Random Variables and Distributions

Review

We'll review and finish what we talked about last time:

Random Variables

The term "Random Variable" is a little strange. In most math, the word "variable" means something that has a particular value, but is either not currently known or is abstract. So,

y=3x+4
is the equation of a line. What is X? It's a variable, which means it can take on more than one value, but only one at a time. Given a particular value of X, you can calculate one for Y.

A Random Variable usually stands for a distribution, which we'll talk about next. We won't use the term too much, but you should have a basic understanding so that the term doesn't seem too strange.

Here's an example:

Z = X + Y
If X and Y are both random variables, this equation says that the random variable Z is the sum of X and Y. What that means is that the probability of Z having a value like 5, say, depends on the probability that X=2 and Y=3 or X=1 and Y=4 and so forth. For example, if X is the distribution of a normal six-sided die and so is Y, then Z has the distribution of values you get from tossing two dice and adding the values. (7 is most likely, 2 and 12 are least likely, and so on.)

Probability Distributions

A probability distribution is a complete set of outcomes and their corresponding probabilities. Dice and coins are typical examples. The following is the probability distribution of the number of heads in three tosses of a fair coin. (In other words, the binomial distribution with p=0.5 and n=3.)

outcomeprobability
01/8
13/8
23/8
31/8

Very often, as in the preceding example, the outcomes are all numbers and so the probability distribution can be defined by a mathematical function. For example, the preceding table can be replaced by:

f(x) = combin(3,x)/8

Any mathematical function that defines a real number between 0 and 1 for each outcome and the values sum to 1 can define a probability distribution.

Kinds of Distributions

Distributions are often divided into two broad categories:

The Binomial

(See section 6.1).

The binomial we've seen before, but now we have a bit more mathematical tools at our disposal.

The binomial is appropriate for modeling random situations where:

  1. There are a fixed number of trials or attempts, where each either succeeds or fails
  2. The probability of success on each trial is the same for each trial.
  3. The trials are all independent.

The probability of k successes in n trials with a probability of p of success each time is:

f(k) = combin(n,k)*power(p,k)*power(1-p,n-k)
It may not be obvious that those all sum to one, but they do. The proof, however, while not hard, isn't central to this course.

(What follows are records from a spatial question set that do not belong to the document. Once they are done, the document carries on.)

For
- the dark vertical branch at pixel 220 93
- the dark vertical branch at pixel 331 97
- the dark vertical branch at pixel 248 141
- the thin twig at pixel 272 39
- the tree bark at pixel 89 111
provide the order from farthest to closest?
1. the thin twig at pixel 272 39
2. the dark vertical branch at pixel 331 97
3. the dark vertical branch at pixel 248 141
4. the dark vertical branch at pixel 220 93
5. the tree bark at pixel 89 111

Let's take some time to understand this. Here is an example:

If the probability that a student forgets to put her name on an exam is 5 percent and there are 30 students in the class, what is the probability that the professor gets 0, 1, 2 or more anonymous exams?

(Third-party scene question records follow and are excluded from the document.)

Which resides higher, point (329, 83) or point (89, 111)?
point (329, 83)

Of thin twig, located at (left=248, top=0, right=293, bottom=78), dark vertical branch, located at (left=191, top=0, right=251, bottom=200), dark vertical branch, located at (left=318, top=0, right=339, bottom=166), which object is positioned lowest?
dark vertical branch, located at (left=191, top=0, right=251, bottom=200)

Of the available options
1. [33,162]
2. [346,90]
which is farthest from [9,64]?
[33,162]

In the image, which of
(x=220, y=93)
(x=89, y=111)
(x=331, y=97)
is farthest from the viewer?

For convenience, this probability is defined in Excel as the binomdist(s,trials,prob,cumulative) function. This function gives the probability of exactly s events from a Binomial process with "trials" each with "prob" chance of success. Use "false" for the value of "cumulative," unless you want the probability of all events less than or equal to s. In other words, the following formula is equivalent to the preceding one:

=binomdist(k,n,p,false)

Let's also take some time to make a chart of the binomial distribution using Excel. These charts will look just like the ones we did before using samples, so this will tend to blur the distinction between a population (what we're sampling from) and a sample (the actual values we get out in an experiment), so let's revisit that distinction.

The Poisson Distribution

See section 6.4

We also saw the Poisson before, but we can now examine it more closely.

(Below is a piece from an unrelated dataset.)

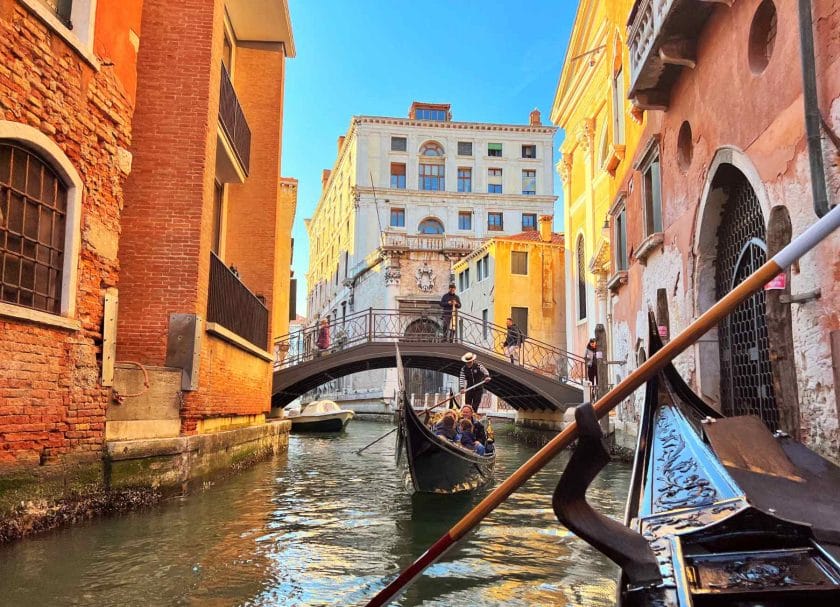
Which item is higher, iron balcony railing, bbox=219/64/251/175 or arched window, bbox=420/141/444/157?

Freund introduces the Poisson as a convenient way of approximating the binomial under certain conditions. Mathematically, that's true, but there are other ways to derive the Poisson distribution, so it is a distribution in its own right. Still, you can use it as an approximation of the binomial when:

  1. N is large (say, greater than 100)
  2. P is small
  3. NP is small (say, less than 10)
  4. We use NP as the rate or mean of the Poisson process

By definition, the Poisson probability function is defined for all non-negative integers x as:

pmf(x) = exp(-λ)*power(λ,x)/fact(x)
where λ is the rate of the Poisson process.

For convenience, this is defined in Excel as the Poisson(x,mean,cumulative) function. This function gives the probability of exactly x events from a Poisson process with the given mean. Use "false" for the value of "cumulative," unless you want the probability of all events less than or equal to x. In other words, the following formula is equivalent to the preceding one:

=poisson(x,lambda,false)

Just for fun, let's use Excel to calculate the probabilities of all integers from 0 to 100 for the Poisson (mean=10) and binomial (N=100, P=0.1, so NP=10). Let's find the maximum difference.

Let's also plot both for, say, mean=2.3 (N=10, P=0.23). Notice that this doesn't follow our rule of thumb, so we should see some differences.

As we discussed before, the Poisson is used when you know the average rate of something, but the actual occurrences are integer. For example:

Suppose that records show that the rape crisis line gets 2.3 calls per night. What is the probability of no calls in a night? More than 5 calls?